Waking up in the aftermath of a meth-lab explosion might be less disorienting than watching Crank: High Voltage, especially on Blu-ray. The transfer is so sharp that you can see the many, many pores on the many, many squishy female buttocks, and the sound field is heated and hyped-up with the heedless ambience of aggressive movement.

It’s Neveldine / Taylor’s sequel to Crank, their lunatic-fringe 2006 film in which hitman Chev Chelios (Jason Statham) fell from a helicopter, bounced off a car … and blinked. How, you ask? His veins coursed with so much adrenaline — to ward off the fatal effects of a toxin with which he’d been injected — that he just couldn’t die.

Scooped up with a shovel, Chev is wheeled away to what looks like the anteroom of a dingy Chinese restaurant. While there, his unstoppable heart is removed from his body and replaced with an artificial one. It’s just the start of the organ-harvesting process on Chev. Every boss in the underworld wants part of Chev — privates included — but guys who blink after splatting on pavement ain’t playing that.
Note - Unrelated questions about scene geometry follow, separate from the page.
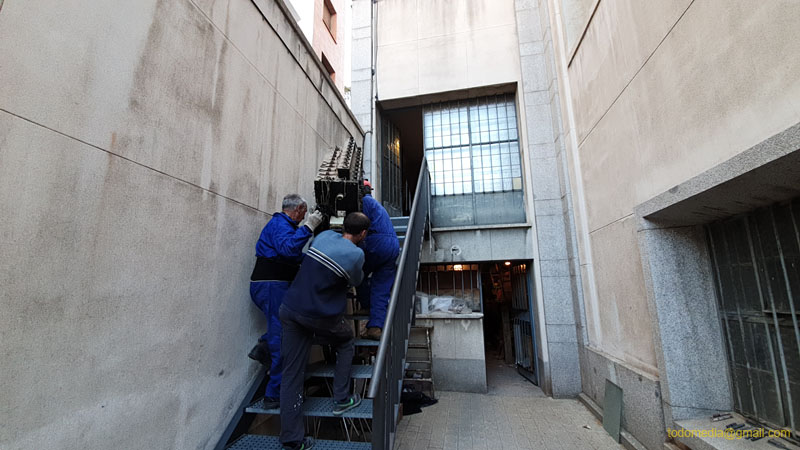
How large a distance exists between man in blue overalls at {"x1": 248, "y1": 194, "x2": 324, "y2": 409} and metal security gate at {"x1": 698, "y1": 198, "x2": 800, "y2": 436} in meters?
3.43

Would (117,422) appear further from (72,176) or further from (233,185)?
(233,185)

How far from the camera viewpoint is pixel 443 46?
682cm

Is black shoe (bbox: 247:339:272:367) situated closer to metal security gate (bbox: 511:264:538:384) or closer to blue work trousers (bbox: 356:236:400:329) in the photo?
blue work trousers (bbox: 356:236:400:329)

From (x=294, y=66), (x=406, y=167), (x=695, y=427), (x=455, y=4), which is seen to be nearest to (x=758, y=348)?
(x=695, y=427)

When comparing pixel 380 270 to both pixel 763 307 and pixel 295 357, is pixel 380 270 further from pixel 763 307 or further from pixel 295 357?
pixel 763 307

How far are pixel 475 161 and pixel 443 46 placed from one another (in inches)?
97.0

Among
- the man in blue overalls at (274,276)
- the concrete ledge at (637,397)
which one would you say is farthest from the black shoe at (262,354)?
the concrete ledge at (637,397)

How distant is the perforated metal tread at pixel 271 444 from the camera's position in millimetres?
2477

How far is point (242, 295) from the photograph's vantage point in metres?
2.93

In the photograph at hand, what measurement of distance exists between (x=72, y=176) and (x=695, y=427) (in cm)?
450

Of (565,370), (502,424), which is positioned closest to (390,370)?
(502,424)

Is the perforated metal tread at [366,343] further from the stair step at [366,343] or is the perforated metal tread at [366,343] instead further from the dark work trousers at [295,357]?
the dark work trousers at [295,357]

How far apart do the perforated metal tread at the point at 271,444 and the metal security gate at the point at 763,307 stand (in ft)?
9.75

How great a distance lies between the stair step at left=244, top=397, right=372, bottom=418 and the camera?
259 cm
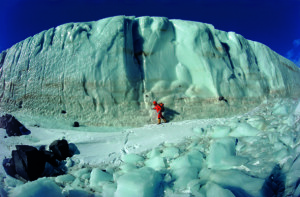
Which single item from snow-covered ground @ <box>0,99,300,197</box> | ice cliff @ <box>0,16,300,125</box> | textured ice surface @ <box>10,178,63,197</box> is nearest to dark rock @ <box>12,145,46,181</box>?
snow-covered ground @ <box>0,99,300,197</box>

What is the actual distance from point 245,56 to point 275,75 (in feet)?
5.49

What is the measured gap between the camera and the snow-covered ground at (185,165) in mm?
1378

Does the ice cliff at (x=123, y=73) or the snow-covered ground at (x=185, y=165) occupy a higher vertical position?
the ice cliff at (x=123, y=73)

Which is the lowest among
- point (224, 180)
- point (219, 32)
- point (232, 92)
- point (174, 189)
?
point (174, 189)

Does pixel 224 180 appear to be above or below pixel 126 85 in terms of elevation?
below

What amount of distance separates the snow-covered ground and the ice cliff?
1.17m

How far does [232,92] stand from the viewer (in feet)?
17.9

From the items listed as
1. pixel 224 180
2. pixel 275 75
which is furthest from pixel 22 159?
pixel 275 75

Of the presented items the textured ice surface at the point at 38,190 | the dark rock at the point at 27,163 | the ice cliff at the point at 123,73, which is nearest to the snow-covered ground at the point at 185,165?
the textured ice surface at the point at 38,190

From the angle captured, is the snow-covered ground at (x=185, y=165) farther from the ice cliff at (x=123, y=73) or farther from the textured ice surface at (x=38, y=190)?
the ice cliff at (x=123, y=73)

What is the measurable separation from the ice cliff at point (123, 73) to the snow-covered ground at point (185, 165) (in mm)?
1174

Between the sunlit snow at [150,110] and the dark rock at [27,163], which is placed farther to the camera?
the dark rock at [27,163]

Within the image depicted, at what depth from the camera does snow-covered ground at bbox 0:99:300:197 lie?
1378 mm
With his tongue Krazy Glued firmly to his cheek, Statham realizes he’s both Wile E. Coyote and the Road Runner in this loony tune

To keep his new heart going, Chev must maintain an electrical charge and, uh, avoid stress. Staying charged while pursuing his foes, Chev uses shock collars and tazers, rubs on old ladies and Linkin Park singers, has more monkey-like sex in public with his girlfriend (Amy Smart) and fries his tongue and testes with jumper cables.
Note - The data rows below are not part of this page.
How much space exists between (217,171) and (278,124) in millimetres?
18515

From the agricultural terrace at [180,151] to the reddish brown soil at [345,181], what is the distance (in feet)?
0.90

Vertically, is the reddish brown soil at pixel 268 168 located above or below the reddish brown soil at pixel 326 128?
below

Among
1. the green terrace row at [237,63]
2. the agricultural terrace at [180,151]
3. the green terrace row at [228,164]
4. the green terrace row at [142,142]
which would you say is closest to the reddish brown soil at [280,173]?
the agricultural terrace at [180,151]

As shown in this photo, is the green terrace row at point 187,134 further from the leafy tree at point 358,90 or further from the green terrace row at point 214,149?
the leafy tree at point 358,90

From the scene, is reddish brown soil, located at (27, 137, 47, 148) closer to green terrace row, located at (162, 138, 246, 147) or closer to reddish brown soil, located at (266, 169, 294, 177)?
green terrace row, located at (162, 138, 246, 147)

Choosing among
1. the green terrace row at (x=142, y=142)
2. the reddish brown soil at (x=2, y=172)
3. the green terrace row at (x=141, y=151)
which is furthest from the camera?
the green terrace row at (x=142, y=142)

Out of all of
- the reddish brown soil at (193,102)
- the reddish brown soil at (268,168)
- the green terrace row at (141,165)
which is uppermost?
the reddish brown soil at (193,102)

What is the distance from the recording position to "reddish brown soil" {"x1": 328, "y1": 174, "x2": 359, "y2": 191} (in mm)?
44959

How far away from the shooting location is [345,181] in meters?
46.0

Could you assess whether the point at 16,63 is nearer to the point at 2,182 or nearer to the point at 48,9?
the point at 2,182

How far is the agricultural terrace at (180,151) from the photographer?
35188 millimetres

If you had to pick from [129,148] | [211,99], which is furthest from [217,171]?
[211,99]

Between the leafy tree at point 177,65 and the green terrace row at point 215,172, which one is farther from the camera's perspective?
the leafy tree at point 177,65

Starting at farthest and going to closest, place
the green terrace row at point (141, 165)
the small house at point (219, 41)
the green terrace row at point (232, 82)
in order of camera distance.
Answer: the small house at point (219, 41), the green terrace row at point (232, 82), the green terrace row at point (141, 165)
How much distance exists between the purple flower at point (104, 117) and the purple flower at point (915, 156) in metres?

In Neveldine / Taylor’s weird world, these are power-ups. Their obsession with cinema as video game is not as sleek or satirical as in their superior, overlooked Gamer. At its worst, it’s like nouveau Tony Scott. At its best, they up the surrealistically bonkers ante on Crank. Why not reference both Godzilla and an Aphex Twin video during a fight scene or boast a Mike Patton music score as sonically adventurous as any Mr. Bungle record?

Even the casting is as random as cow-pie bingo: a nearly unrecognizable Corey Haim’s mullet-headed strip-club boss; Bai Ling’s Asian-stereotype prostitute; David Carradine as a David Lo Pan-esque crime boss; Efren Ramirez (Pedro of Napoleon Dynamite) returning a la Curly’s Gold as the twin of a character killed in Crank; and cameos by Chester Bennington, Maynard James Keenan and Lloyd Kaufman.

It’s nigh impossible to keep track of who all wants Chev dead, and for what reason, but who cares. Tossing out the need for narrative coherence with their franchise in place, Neveldine / Taylor have nowhere to go but for broke. Oh, how they arrive there.

And if you think there’s no room to resurrect Chev after this ending, Neveldine / Taylor are probably a weekend and a bag of crack-filled Pixie Stix away from proving you wrong.